Romeu Zema ganhou as eleições em primeiro turno com 56,2% dos votos. Seus objetivos políticos prioritários são dois: controlar a Assembleia Legislativa, para deslanchar sua pauta privatista, e se cacifar, através de um governo bem avaliado, para a eleição presidencial de 2026. Os acontecimentos do início de 2023 mostraram grandes dificuldades nos dois grandes objetivos do governador mineiro.
ROMEU ZEMA PERDE E TADEU LEITE SERÁ O PRESIDENTE DA ASSEMBLEIA DE MINAS. O governador sofreu uma grande derrota neste início de ano: o deputado Tadeu Leite (MDB), candidato moderado da oposição, será eleito para a presidência da Assembleia Legislativa de Minas Gerais (ALMG). Romeu Zema e seu secretário de governo, Igor Eto, literalmente “meteram os pés pelas mãos”. Lançaram a candidatura de Roberto Andrade (Patriota), que, por falta de apoio, acabou sendo “cristianizado”; em um segundo movimento lançaram o nome de Duarte Bechir (PSD), por ser um nome mais “palatável” na ALMG, nome retirado e também “cristianizado”; na reta final das articulações, Romeu Zema ainda sondou os nomes de Antônio Carlos Arantes (PL) e Gustavo Valadares (PMN), que recusaram a empreitada. Sem apoio majoritário na Assembleia Legislativa, Romeu Zema fechou o apoio ao deputado Tadeu Leite como candidato único à presidência da ALMG.(…) No processo de articulação, o secretário de Governo saiu extremamente “queimado”, dentre outras coisas ter indicado candidato sem respaldo político e por ter exigido de um coronel da PM que articulasse um deputado do PL para votar no candidato do governo. Romeu Zema conseguiu a façanha de unir petistas e outros deputados de esquerda com os bolsonaristas do PL em torno de uma mesma candidatura. Por que isto aconteceu? Pode ter pesado os atropelos do secretário de governo, mas o mais provável é que os bolsonaristas se sentem incomodados com Romeu Zema por ele buscar se cacifar como o representante do anti-petismo para ocupar o espaço de Bolsonaro em 2026. Ou seja, a divisão da direita derrotou Romeu Zema.
ROMEU ZEMA “PASSA PANO” PARA OS TERRORISTAS QUE DESTRUIRAM OS PRÉDIOS DOS TRÊS PODERES EM 8 DE JANEIRO. Romeu Zema adota um vale-tudo contra Lula e o PT para se cacifar junto ao eleitorado de direita e de extrema direita visando a eleição presidencial de 2026. Ele declarou a uma rádio gaúcha: “O governo fez vista grossa para ser vítima.

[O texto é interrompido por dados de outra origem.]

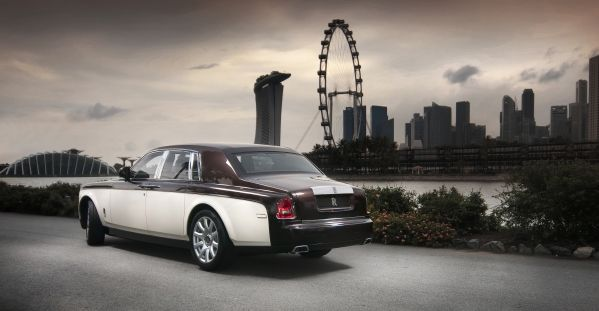 The Pinnacle Travel Phantom has a two-tone exterior colour scheme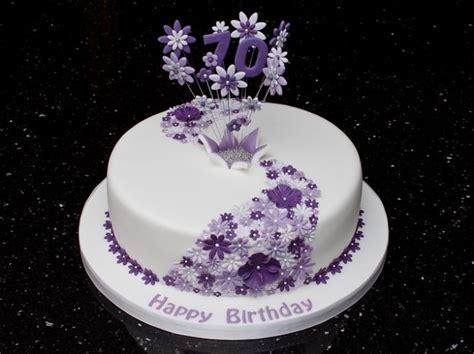 pasta di zucchero decorazioni fiori torta con i fiori foto pourfemme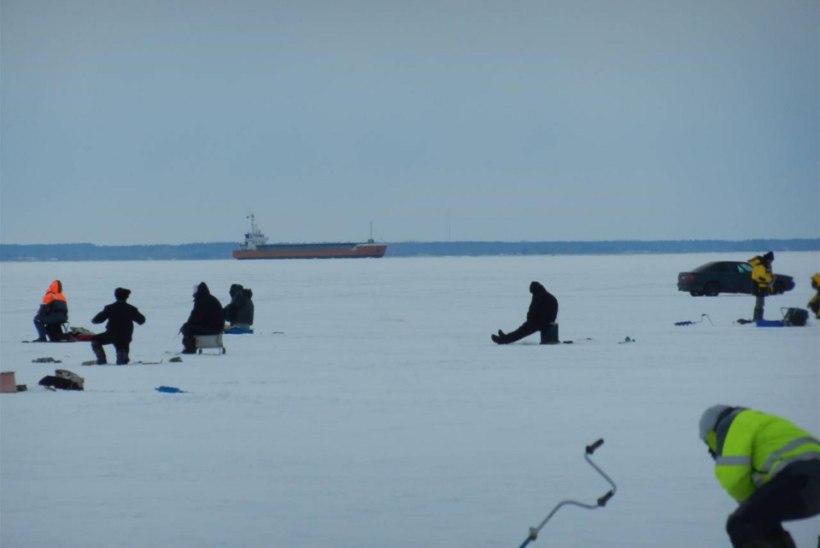 Pärnu lahel vajusid kalamehed ATVga läbi jää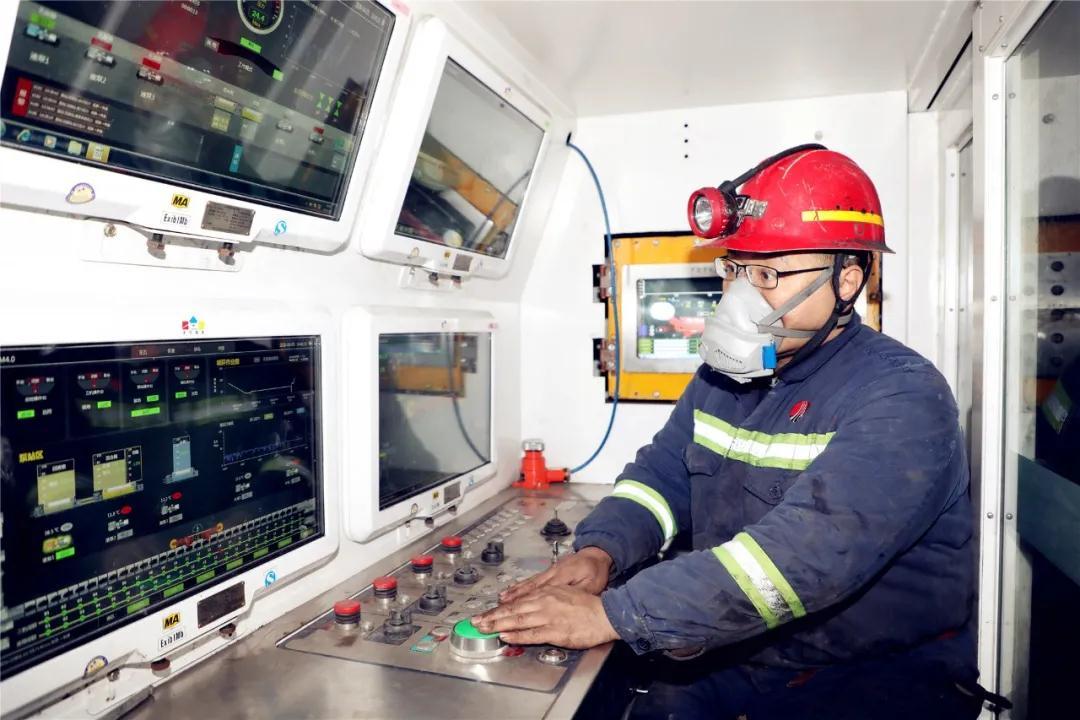同煤集团同忻矿井下智能化工作面用上5G网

Me parece que houve um erro da direita radical, que é minoria. Houve um erro também, talvez até proposital, do governo federal, que fez vista grossa para que o pior acontecesse, e ele se fizesse, posteriormente, de vítima. É uma suposição. Mas as investigações vão apontar se foi isso”.(…) O ministro da Justiça, Flávio Dino, chamou o governador mineiro de “candidato” e que fala é “deplorável”. “Me espanta que o governador Zema tente vestir a roupa do Bolsonaro. Não cabe nele… É preciso que ele tenha algum amigo sincero que diga a ele… Primeiro porque Minas Gerais é a terra de Tiradentes, de Tancredo Neves, é a terra da democracia… Então não é possível que um governador de modo vil se alinhe à extrema direita para proteger terrorista. Um apelo que eu faço ao governador: num momento grave é preciso ter ponderação. Imagine se alguém tivesse dito no dia seguinte à tragédia de Brumadinho que ele sabia e deixou acontecer para poder ganhar dinheiro? Como ele se sentiria? Isso parece aquela história do estupro, que uma mulher é estuprada e ao mesmo tempo é acusada de ser a culpada porque estava de vestido curto… Nós não somos agentes do que aconteceu. Nós somos vítimas… Não é vitimização, nós somos vítimas”. Como vimos no item anterior, não será uma tarefa fácil para Romeu Zema se credenciar como o representante da direita em 2026.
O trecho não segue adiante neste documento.